Ришар запустил на полную катушку процесс сбора «Саладиновой десятины» с церквей, монастырей и приходов королевства, обобрав священников до нитки и озлобив народ, что не сделал король Филипп, отказавшись от столь обременительного для страны налога. В довершении намеченного плана постепенного развала страны и державы, Ришар решил увести с собой в поход практически всех крупных священнослужителей, управленческие таланты которых могли бы принести большей пользы в стране, а не в походе. К довершению планируемого краха, Ришар оставил всех своих братьев-бастардов и Жана Сантерра, что делать было нельзя! Таким образом, Ришар убывая, возможно даже на верную смерть, оставлял «козлов сторожить капусту».

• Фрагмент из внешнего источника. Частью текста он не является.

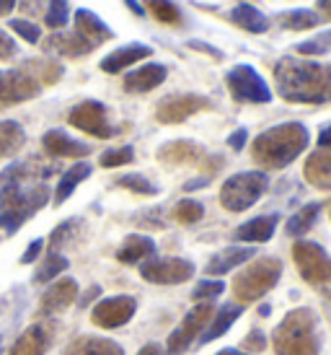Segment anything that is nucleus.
Masks as SVG:
<instances>
[{"label": "nucleus", "instance_id": "obj_40", "mask_svg": "<svg viewBox=\"0 0 331 355\" xmlns=\"http://www.w3.org/2000/svg\"><path fill=\"white\" fill-rule=\"evenodd\" d=\"M331 50V29L329 31H321V34H316L313 40L308 42H301L295 52L298 55H305V58H313V55H326Z\"/></svg>", "mask_w": 331, "mask_h": 355}, {"label": "nucleus", "instance_id": "obj_43", "mask_svg": "<svg viewBox=\"0 0 331 355\" xmlns=\"http://www.w3.org/2000/svg\"><path fill=\"white\" fill-rule=\"evenodd\" d=\"M225 291V283L223 280H202V283H197V288L192 291V296L197 301H210V298L220 296Z\"/></svg>", "mask_w": 331, "mask_h": 355}, {"label": "nucleus", "instance_id": "obj_35", "mask_svg": "<svg viewBox=\"0 0 331 355\" xmlns=\"http://www.w3.org/2000/svg\"><path fill=\"white\" fill-rule=\"evenodd\" d=\"M70 21V3L68 0H47L44 24L49 29H65Z\"/></svg>", "mask_w": 331, "mask_h": 355}, {"label": "nucleus", "instance_id": "obj_12", "mask_svg": "<svg viewBox=\"0 0 331 355\" xmlns=\"http://www.w3.org/2000/svg\"><path fill=\"white\" fill-rule=\"evenodd\" d=\"M213 107V101L199 94H174V96H166L158 101L156 107V119L161 125H179L189 119L197 112H205Z\"/></svg>", "mask_w": 331, "mask_h": 355}, {"label": "nucleus", "instance_id": "obj_37", "mask_svg": "<svg viewBox=\"0 0 331 355\" xmlns=\"http://www.w3.org/2000/svg\"><path fill=\"white\" fill-rule=\"evenodd\" d=\"M78 228H80L78 218H68L65 223H60V226L52 231V236H49V249H52V252H57L60 247L70 244V241L75 239V231H78Z\"/></svg>", "mask_w": 331, "mask_h": 355}, {"label": "nucleus", "instance_id": "obj_46", "mask_svg": "<svg viewBox=\"0 0 331 355\" xmlns=\"http://www.w3.org/2000/svg\"><path fill=\"white\" fill-rule=\"evenodd\" d=\"M137 223H143V226H156L161 228L163 226V210L161 207H153V210H145V216H140Z\"/></svg>", "mask_w": 331, "mask_h": 355}, {"label": "nucleus", "instance_id": "obj_24", "mask_svg": "<svg viewBox=\"0 0 331 355\" xmlns=\"http://www.w3.org/2000/svg\"><path fill=\"white\" fill-rule=\"evenodd\" d=\"M253 254H256V252H253L251 247H228V249H223V252L213 254V259L205 265V275H225L228 270H233V267L249 262Z\"/></svg>", "mask_w": 331, "mask_h": 355}, {"label": "nucleus", "instance_id": "obj_51", "mask_svg": "<svg viewBox=\"0 0 331 355\" xmlns=\"http://www.w3.org/2000/svg\"><path fill=\"white\" fill-rule=\"evenodd\" d=\"M125 6H127L129 10H132L135 16H145V8H143V6L137 3V0H125Z\"/></svg>", "mask_w": 331, "mask_h": 355}, {"label": "nucleus", "instance_id": "obj_29", "mask_svg": "<svg viewBox=\"0 0 331 355\" xmlns=\"http://www.w3.org/2000/svg\"><path fill=\"white\" fill-rule=\"evenodd\" d=\"M65 355H125V350L111 340L83 335L65 347Z\"/></svg>", "mask_w": 331, "mask_h": 355}, {"label": "nucleus", "instance_id": "obj_31", "mask_svg": "<svg viewBox=\"0 0 331 355\" xmlns=\"http://www.w3.org/2000/svg\"><path fill=\"white\" fill-rule=\"evenodd\" d=\"M88 177H91V166H88L86 161H80V164H75L73 168H68V171L62 174V179H60L57 189H55V205H62V202L75 192V187H78L80 182Z\"/></svg>", "mask_w": 331, "mask_h": 355}, {"label": "nucleus", "instance_id": "obj_5", "mask_svg": "<svg viewBox=\"0 0 331 355\" xmlns=\"http://www.w3.org/2000/svg\"><path fill=\"white\" fill-rule=\"evenodd\" d=\"M283 275V262L277 257H262L251 265L246 267L241 275H235L233 280V296L241 301V304H249V301H259L264 293H269L277 280Z\"/></svg>", "mask_w": 331, "mask_h": 355}, {"label": "nucleus", "instance_id": "obj_33", "mask_svg": "<svg viewBox=\"0 0 331 355\" xmlns=\"http://www.w3.org/2000/svg\"><path fill=\"white\" fill-rule=\"evenodd\" d=\"M319 213H321V205H319V202L303 205L301 210L292 213L290 220H287V234H290V236H303V234H308L313 223L319 220Z\"/></svg>", "mask_w": 331, "mask_h": 355}, {"label": "nucleus", "instance_id": "obj_34", "mask_svg": "<svg viewBox=\"0 0 331 355\" xmlns=\"http://www.w3.org/2000/svg\"><path fill=\"white\" fill-rule=\"evenodd\" d=\"M143 8H147L158 21H161V24H168V26H179V24L184 21L181 10L176 8L171 0H145V6H143Z\"/></svg>", "mask_w": 331, "mask_h": 355}, {"label": "nucleus", "instance_id": "obj_3", "mask_svg": "<svg viewBox=\"0 0 331 355\" xmlns=\"http://www.w3.org/2000/svg\"><path fill=\"white\" fill-rule=\"evenodd\" d=\"M311 135L301 122H283L274 128L264 130L259 138L251 143V156L262 168L280 171L290 166L303 150L308 148Z\"/></svg>", "mask_w": 331, "mask_h": 355}, {"label": "nucleus", "instance_id": "obj_41", "mask_svg": "<svg viewBox=\"0 0 331 355\" xmlns=\"http://www.w3.org/2000/svg\"><path fill=\"white\" fill-rule=\"evenodd\" d=\"M135 161V150L125 146V148H114V150H107L104 156H101V166L104 168H117V166H125V164H132Z\"/></svg>", "mask_w": 331, "mask_h": 355}, {"label": "nucleus", "instance_id": "obj_13", "mask_svg": "<svg viewBox=\"0 0 331 355\" xmlns=\"http://www.w3.org/2000/svg\"><path fill=\"white\" fill-rule=\"evenodd\" d=\"M210 316H213V304H210V301L197 304L195 309H192V311L181 319V324L171 332V337H168V353H171V355L184 353L186 347L195 343V337L207 327Z\"/></svg>", "mask_w": 331, "mask_h": 355}, {"label": "nucleus", "instance_id": "obj_17", "mask_svg": "<svg viewBox=\"0 0 331 355\" xmlns=\"http://www.w3.org/2000/svg\"><path fill=\"white\" fill-rule=\"evenodd\" d=\"M75 34L83 37L93 50H96L98 44H104V42H109L111 37H114V31L109 29L107 24L98 19L93 10H88V8L75 10Z\"/></svg>", "mask_w": 331, "mask_h": 355}, {"label": "nucleus", "instance_id": "obj_28", "mask_svg": "<svg viewBox=\"0 0 331 355\" xmlns=\"http://www.w3.org/2000/svg\"><path fill=\"white\" fill-rule=\"evenodd\" d=\"M156 254V241L150 236H140V234H132V236L125 239V244L119 247L117 259L125 262V265H135V262H143V259H150Z\"/></svg>", "mask_w": 331, "mask_h": 355}, {"label": "nucleus", "instance_id": "obj_7", "mask_svg": "<svg viewBox=\"0 0 331 355\" xmlns=\"http://www.w3.org/2000/svg\"><path fill=\"white\" fill-rule=\"evenodd\" d=\"M292 259L301 270L303 280L331 296V257L316 241H298L292 247Z\"/></svg>", "mask_w": 331, "mask_h": 355}, {"label": "nucleus", "instance_id": "obj_19", "mask_svg": "<svg viewBox=\"0 0 331 355\" xmlns=\"http://www.w3.org/2000/svg\"><path fill=\"white\" fill-rule=\"evenodd\" d=\"M280 223V216L277 213H269V216H259L246 220L233 231L235 241H244V244H262V241H269L274 236V228Z\"/></svg>", "mask_w": 331, "mask_h": 355}, {"label": "nucleus", "instance_id": "obj_20", "mask_svg": "<svg viewBox=\"0 0 331 355\" xmlns=\"http://www.w3.org/2000/svg\"><path fill=\"white\" fill-rule=\"evenodd\" d=\"M153 55V50L147 44H140V42H132V44H125V47H117L114 52H109L107 58L101 60V70L104 73H122L125 68L135 65L140 60H145Z\"/></svg>", "mask_w": 331, "mask_h": 355}, {"label": "nucleus", "instance_id": "obj_27", "mask_svg": "<svg viewBox=\"0 0 331 355\" xmlns=\"http://www.w3.org/2000/svg\"><path fill=\"white\" fill-rule=\"evenodd\" d=\"M305 179L311 182L313 187L319 189H331V150H316L308 156L305 168H303Z\"/></svg>", "mask_w": 331, "mask_h": 355}, {"label": "nucleus", "instance_id": "obj_14", "mask_svg": "<svg viewBox=\"0 0 331 355\" xmlns=\"http://www.w3.org/2000/svg\"><path fill=\"white\" fill-rule=\"evenodd\" d=\"M137 311V301L132 296H114V298H104L101 304H96L93 309V324L104 327V329H117V327L127 324Z\"/></svg>", "mask_w": 331, "mask_h": 355}, {"label": "nucleus", "instance_id": "obj_53", "mask_svg": "<svg viewBox=\"0 0 331 355\" xmlns=\"http://www.w3.org/2000/svg\"><path fill=\"white\" fill-rule=\"evenodd\" d=\"M16 8V0H0V16H8Z\"/></svg>", "mask_w": 331, "mask_h": 355}, {"label": "nucleus", "instance_id": "obj_38", "mask_svg": "<svg viewBox=\"0 0 331 355\" xmlns=\"http://www.w3.org/2000/svg\"><path fill=\"white\" fill-rule=\"evenodd\" d=\"M114 184L129 189V192H135V195H147V198H150V195H158V187L150 179L143 177V174H125V177H119Z\"/></svg>", "mask_w": 331, "mask_h": 355}, {"label": "nucleus", "instance_id": "obj_22", "mask_svg": "<svg viewBox=\"0 0 331 355\" xmlns=\"http://www.w3.org/2000/svg\"><path fill=\"white\" fill-rule=\"evenodd\" d=\"M44 50L62 55V58H83L88 52H93V47L75 31H57V34H49V40H44Z\"/></svg>", "mask_w": 331, "mask_h": 355}, {"label": "nucleus", "instance_id": "obj_15", "mask_svg": "<svg viewBox=\"0 0 331 355\" xmlns=\"http://www.w3.org/2000/svg\"><path fill=\"white\" fill-rule=\"evenodd\" d=\"M156 156L166 166H199L207 158V150L195 140H171L158 148Z\"/></svg>", "mask_w": 331, "mask_h": 355}, {"label": "nucleus", "instance_id": "obj_55", "mask_svg": "<svg viewBox=\"0 0 331 355\" xmlns=\"http://www.w3.org/2000/svg\"><path fill=\"white\" fill-rule=\"evenodd\" d=\"M316 6H319V10H323L326 16H331V0H319Z\"/></svg>", "mask_w": 331, "mask_h": 355}, {"label": "nucleus", "instance_id": "obj_54", "mask_svg": "<svg viewBox=\"0 0 331 355\" xmlns=\"http://www.w3.org/2000/svg\"><path fill=\"white\" fill-rule=\"evenodd\" d=\"M205 184H210V177H199L197 182H189L184 189H197V187H205Z\"/></svg>", "mask_w": 331, "mask_h": 355}, {"label": "nucleus", "instance_id": "obj_52", "mask_svg": "<svg viewBox=\"0 0 331 355\" xmlns=\"http://www.w3.org/2000/svg\"><path fill=\"white\" fill-rule=\"evenodd\" d=\"M137 355H163V347H161V345H153V343H150V345H145Z\"/></svg>", "mask_w": 331, "mask_h": 355}, {"label": "nucleus", "instance_id": "obj_30", "mask_svg": "<svg viewBox=\"0 0 331 355\" xmlns=\"http://www.w3.org/2000/svg\"><path fill=\"white\" fill-rule=\"evenodd\" d=\"M26 143V132L19 122H10V119H3L0 122V158L16 156Z\"/></svg>", "mask_w": 331, "mask_h": 355}, {"label": "nucleus", "instance_id": "obj_25", "mask_svg": "<svg viewBox=\"0 0 331 355\" xmlns=\"http://www.w3.org/2000/svg\"><path fill=\"white\" fill-rule=\"evenodd\" d=\"M241 311H244V309H241L238 304H225V306H220L217 311H213L210 324L205 327V332H202V337H199V345H207V343L217 340L223 332H228V329L233 327L235 319L241 316Z\"/></svg>", "mask_w": 331, "mask_h": 355}, {"label": "nucleus", "instance_id": "obj_39", "mask_svg": "<svg viewBox=\"0 0 331 355\" xmlns=\"http://www.w3.org/2000/svg\"><path fill=\"white\" fill-rule=\"evenodd\" d=\"M202 216H205V205L197 202V200H181L174 207V218L179 223H184V226H192L197 220H202Z\"/></svg>", "mask_w": 331, "mask_h": 355}, {"label": "nucleus", "instance_id": "obj_36", "mask_svg": "<svg viewBox=\"0 0 331 355\" xmlns=\"http://www.w3.org/2000/svg\"><path fill=\"white\" fill-rule=\"evenodd\" d=\"M68 270V259L57 252H49L47 259L42 262V267L37 270V283H47L52 277H57L60 272H65Z\"/></svg>", "mask_w": 331, "mask_h": 355}, {"label": "nucleus", "instance_id": "obj_26", "mask_svg": "<svg viewBox=\"0 0 331 355\" xmlns=\"http://www.w3.org/2000/svg\"><path fill=\"white\" fill-rule=\"evenodd\" d=\"M49 329L44 324L29 327L24 335L16 340V345L10 347V355H44L49 347Z\"/></svg>", "mask_w": 331, "mask_h": 355}, {"label": "nucleus", "instance_id": "obj_18", "mask_svg": "<svg viewBox=\"0 0 331 355\" xmlns=\"http://www.w3.org/2000/svg\"><path fill=\"white\" fill-rule=\"evenodd\" d=\"M166 76H168L166 65H161V62H147L143 68L127 73L125 91H129V94H147V91L158 89L166 80Z\"/></svg>", "mask_w": 331, "mask_h": 355}, {"label": "nucleus", "instance_id": "obj_16", "mask_svg": "<svg viewBox=\"0 0 331 355\" xmlns=\"http://www.w3.org/2000/svg\"><path fill=\"white\" fill-rule=\"evenodd\" d=\"M42 146H44V150H47L49 156L55 158H83L91 153V146L70 138L68 132H62V130H49V132H44Z\"/></svg>", "mask_w": 331, "mask_h": 355}, {"label": "nucleus", "instance_id": "obj_32", "mask_svg": "<svg viewBox=\"0 0 331 355\" xmlns=\"http://www.w3.org/2000/svg\"><path fill=\"white\" fill-rule=\"evenodd\" d=\"M280 26L283 29H290V31H305V29H313V26H319L321 24V16L311 8H295V10H283L280 16Z\"/></svg>", "mask_w": 331, "mask_h": 355}, {"label": "nucleus", "instance_id": "obj_49", "mask_svg": "<svg viewBox=\"0 0 331 355\" xmlns=\"http://www.w3.org/2000/svg\"><path fill=\"white\" fill-rule=\"evenodd\" d=\"M246 140H249V130L241 128V130H235L233 135L228 138V146H231V148H233V150H244Z\"/></svg>", "mask_w": 331, "mask_h": 355}, {"label": "nucleus", "instance_id": "obj_9", "mask_svg": "<svg viewBox=\"0 0 331 355\" xmlns=\"http://www.w3.org/2000/svg\"><path fill=\"white\" fill-rule=\"evenodd\" d=\"M140 275L156 286H176V283H186L195 275V265L181 257H150L140 267Z\"/></svg>", "mask_w": 331, "mask_h": 355}, {"label": "nucleus", "instance_id": "obj_57", "mask_svg": "<svg viewBox=\"0 0 331 355\" xmlns=\"http://www.w3.org/2000/svg\"><path fill=\"white\" fill-rule=\"evenodd\" d=\"M329 216H331V202H329Z\"/></svg>", "mask_w": 331, "mask_h": 355}, {"label": "nucleus", "instance_id": "obj_4", "mask_svg": "<svg viewBox=\"0 0 331 355\" xmlns=\"http://www.w3.org/2000/svg\"><path fill=\"white\" fill-rule=\"evenodd\" d=\"M272 345L277 355H319L321 332L319 316L311 309H295L285 316L272 332Z\"/></svg>", "mask_w": 331, "mask_h": 355}, {"label": "nucleus", "instance_id": "obj_44", "mask_svg": "<svg viewBox=\"0 0 331 355\" xmlns=\"http://www.w3.org/2000/svg\"><path fill=\"white\" fill-rule=\"evenodd\" d=\"M244 347L249 350V353H262L264 347H267V337H264V332H259V329L249 332L244 340Z\"/></svg>", "mask_w": 331, "mask_h": 355}, {"label": "nucleus", "instance_id": "obj_1", "mask_svg": "<svg viewBox=\"0 0 331 355\" xmlns=\"http://www.w3.org/2000/svg\"><path fill=\"white\" fill-rule=\"evenodd\" d=\"M55 166L42 164L39 158L10 164L0 174V228L16 234L31 216H37L49 202V187L44 179Z\"/></svg>", "mask_w": 331, "mask_h": 355}, {"label": "nucleus", "instance_id": "obj_50", "mask_svg": "<svg viewBox=\"0 0 331 355\" xmlns=\"http://www.w3.org/2000/svg\"><path fill=\"white\" fill-rule=\"evenodd\" d=\"M319 146L323 150H331V125H323L321 132H319Z\"/></svg>", "mask_w": 331, "mask_h": 355}, {"label": "nucleus", "instance_id": "obj_42", "mask_svg": "<svg viewBox=\"0 0 331 355\" xmlns=\"http://www.w3.org/2000/svg\"><path fill=\"white\" fill-rule=\"evenodd\" d=\"M10 29L16 31L24 42H29V44H37V42L42 40V29L37 26V24H31V21H26V19H13L10 21Z\"/></svg>", "mask_w": 331, "mask_h": 355}, {"label": "nucleus", "instance_id": "obj_10", "mask_svg": "<svg viewBox=\"0 0 331 355\" xmlns=\"http://www.w3.org/2000/svg\"><path fill=\"white\" fill-rule=\"evenodd\" d=\"M42 83L34 78L26 65L19 70H0V107H10V104H21L34 96H39Z\"/></svg>", "mask_w": 331, "mask_h": 355}, {"label": "nucleus", "instance_id": "obj_21", "mask_svg": "<svg viewBox=\"0 0 331 355\" xmlns=\"http://www.w3.org/2000/svg\"><path fill=\"white\" fill-rule=\"evenodd\" d=\"M75 296H78V283H75L73 277L57 280V283L42 296V314H60V311H65V309L75 301Z\"/></svg>", "mask_w": 331, "mask_h": 355}, {"label": "nucleus", "instance_id": "obj_48", "mask_svg": "<svg viewBox=\"0 0 331 355\" xmlns=\"http://www.w3.org/2000/svg\"><path fill=\"white\" fill-rule=\"evenodd\" d=\"M42 247H44V241H42V239H34V241L29 244V249L24 252V257H21V262H24V265H29V262H34V259L39 257Z\"/></svg>", "mask_w": 331, "mask_h": 355}, {"label": "nucleus", "instance_id": "obj_23", "mask_svg": "<svg viewBox=\"0 0 331 355\" xmlns=\"http://www.w3.org/2000/svg\"><path fill=\"white\" fill-rule=\"evenodd\" d=\"M228 21L235 24L238 29L249 31V34H264V31H269V19L256 6H249V3L233 6V8L228 10Z\"/></svg>", "mask_w": 331, "mask_h": 355}, {"label": "nucleus", "instance_id": "obj_11", "mask_svg": "<svg viewBox=\"0 0 331 355\" xmlns=\"http://www.w3.org/2000/svg\"><path fill=\"white\" fill-rule=\"evenodd\" d=\"M68 122L73 128L93 135V138H111L117 132V130L111 128V122H109V109L101 101H93V99L80 101L78 107L70 109Z\"/></svg>", "mask_w": 331, "mask_h": 355}, {"label": "nucleus", "instance_id": "obj_45", "mask_svg": "<svg viewBox=\"0 0 331 355\" xmlns=\"http://www.w3.org/2000/svg\"><path fill=\"white\" fill-rule=\"evenodd\" d=\"M19 55V47H16V42L10 40V34L0 29V60H10Z\"/></svg>", "mask_w": 331, "mask_h": 355}, {"label": "nucleus", "instance_id": "obj_6", "mask_svg": "<svg viewBox=\"0 0 331 355\" xmlns=\"http://www.w3.org/2000/svg\"><path fill=\"white\" fill-rule=\"evenodd\" d=\"M269 187V177L264 171H241L223 182L220 187V205L231 213H244L256 205Z\"/></svg>", "mask_w": 331, "mask_h": 355}, {"label": "nucleus", "instance_id": "obj_2", "mask_svg": "<svg viewBox=\"0 0 331 355\" xmlns=\"http://www.w3.org/2000/svg\"><path fill=\"white\" fill-rule=\"evenodd\" d=\"M277 94L290 104H331V65L303 58H280L274 62Z\"/></svg>", "mask_w": 331, "mask_h": 355}, {"label": "nucleus", "instance_id": "obj_8", "mask_svg": "<svg viewBox=\"0 0 331 355\" xmlns=\"http://www.w3.org/2000/svg\"><path fill=\"white\" fill-rule=\"evenodd\" d=\"M225 86L231 91V96L241 104H267V101H272V91L267 86V80L251 65H233L225 73Z\"/></svg>", "mask_w": 331, "mask_h": 355}, {"label": "nucleus", "instance_id": "obj_56", "mask_svg": "<svg viewBox=\"0 0 331 355\" xmlns=\"http://www.w3.org/2000/svg\"><path fill=\"white\" fill-rule=\"evenodd\" d=\"M217 355H246V353H241V350H233V347H225V350H220Z\"/></svg>", "mask_w": 331, "mask_h": 355}, {"label": "nucleus", "instance_id": "obj_47", "mask_svg": "<svg viewBox=\"0 0 331 355\" xmlns=\"http://www.w3.org/2000/svg\"><path fill=\"white\" fill-rule=\"evenodd\" d=\"M189 50H197V52H205V55H210L213 60H223V52L217 50V47H213V44H205V42H197L192 40L189 44H186Z\"/></svg>", "mask_w": 331, "mask_h": 355}]
</instances>
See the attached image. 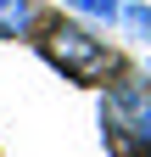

Франция также готовилась к крестовому походу. Король Филипп решил разом избавиться от многих своих противников, в том числе и от многочисленной родни из Блуа-Шампанского рода, за исключением своего любимого дяди, монсеньора Гильома Белорукого архиепископа Реймсского, и Филиппа Эльзасского графа Фландрского, который увел с собой практически всё своё неспокойное фламандское воинство, облегчив наместникам короля Филиппа управление землями Артуа, Вермандуа и Валуа.
Вот и получалось, что оба короля направлялись в один крестовый поход разными способами. Английский король практически разорил свою державу, приготовив её почву к предстоящей анархии и развалу, а французский король оставлял хорошо управляемую и контролируемую страну, приносящую три раза в год стабильный доход, накапливаемый в Париже, в крепости Тампль у местных тамплиеров, что в те годы являлось аналогичным размещению в одном из швейцарских банков.
Естественно, у Ришара было больше денег и людей, он необдуманно построил большой и медлительный флот, который запустил вокруг Европы и Португалии, попавшись затем на ловкую выдумку о его гибели, еще раз потратив деньги на строительство другого флота.